**Task directions:** Below are some records; give them all again exactly, but not the pictures.
************
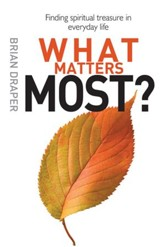 What Matters Most?: Finding spiritual treasure in everyday life - eBook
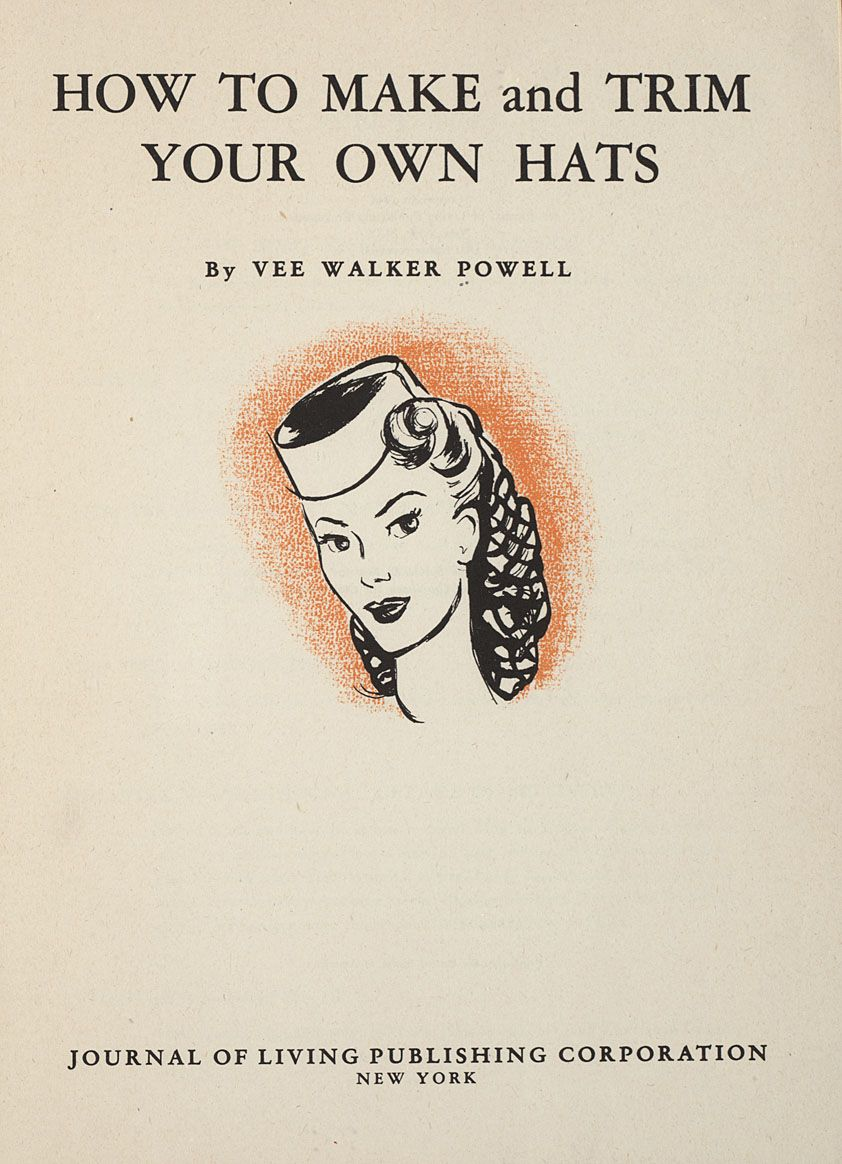 ENTIRE BOOK! How to Make and Trim Your Own Hats by Vee Walker Powell ...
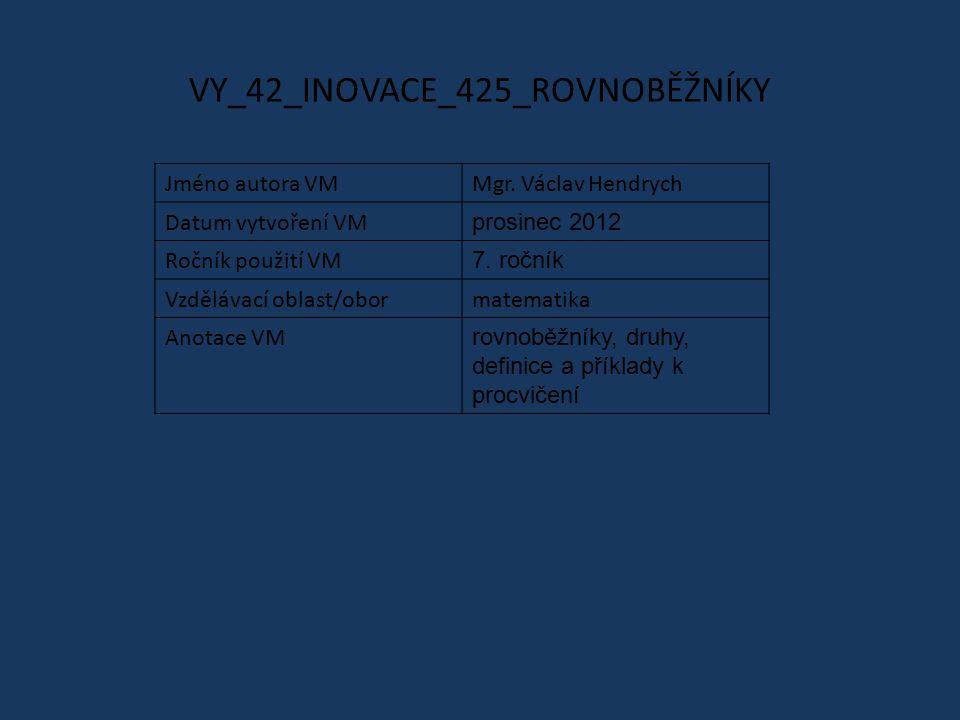 VY_42_INOVACE_425_ROVNOBĚŽNÍKY Jméno autora VMMgr. Václav Hendrych Datum vytvoření VM prosinec 2012 Ročník použití VM 7. ročník Vzdělávací oblast/obor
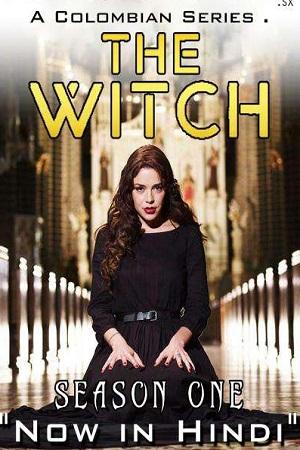 Download The Witch [La Bruja] (Season 1) Hindi Dubbed Complete All Episodes Web Series 480p & 720p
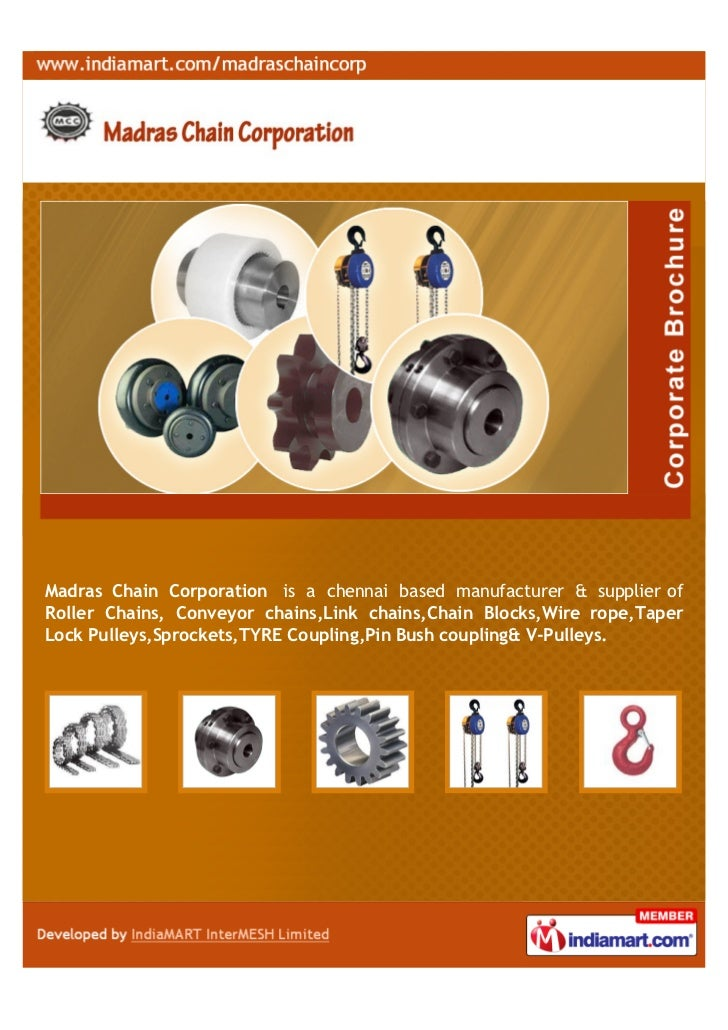 Madras Chain Corporation is a chennai based manufacturer & supplier ofRoller Chains, Conveyor chains,Link chains,Chain Blo...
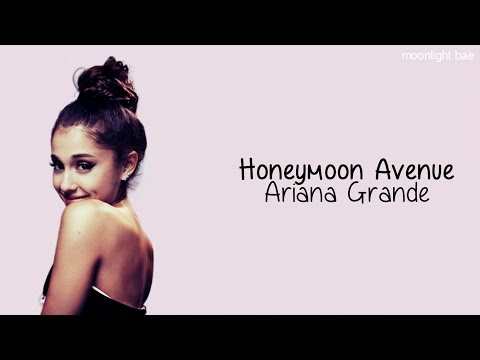 Ariana Grande - Honeymoon Avenue [original version] (lyrics)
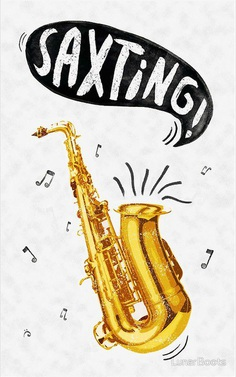 Saxting! by LunarBoots | Redbubble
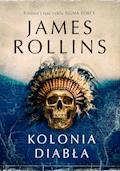 Kolonia diabła. Wydanie 2 - James Rollins - ebook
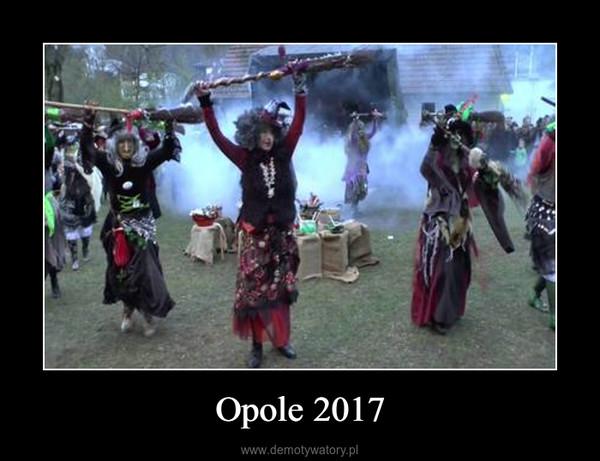 Opole 2017 –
************
**Written response:**
 What Matters Most?: Finding spiritual treasure in everyday life - eBook
 ENTIRE BOOK! How to Make and Trim Your Own Hats by Vee Walker Powell ...
 VY_42_INOVACE_425_ROVNOBĚŽNÍKY Jméno autora VMMgr. Václav Hendrych Datum vytvoření VM prosinec 2012 Ročník použití VM 7. ročník Vzdělávací oblast/obor
 Download The Witch [La Bruja] (Season 1) Hindi Dubbed Complete All Episodes Web Series 480p & 720p
 Madras Chain Corporation is a chennai based manufacturer & supplier ofRoller Chains, Conveyor chains,Link chains,Chain Blo...
 Ariana Grande - Honeymoon Avenue [original version] (lyrics)
 Saxting! by LunarBoots | Redbubble
 Kolonia diabła. Wydanie 2 - James Rollins - ebook
 Opole 2017 –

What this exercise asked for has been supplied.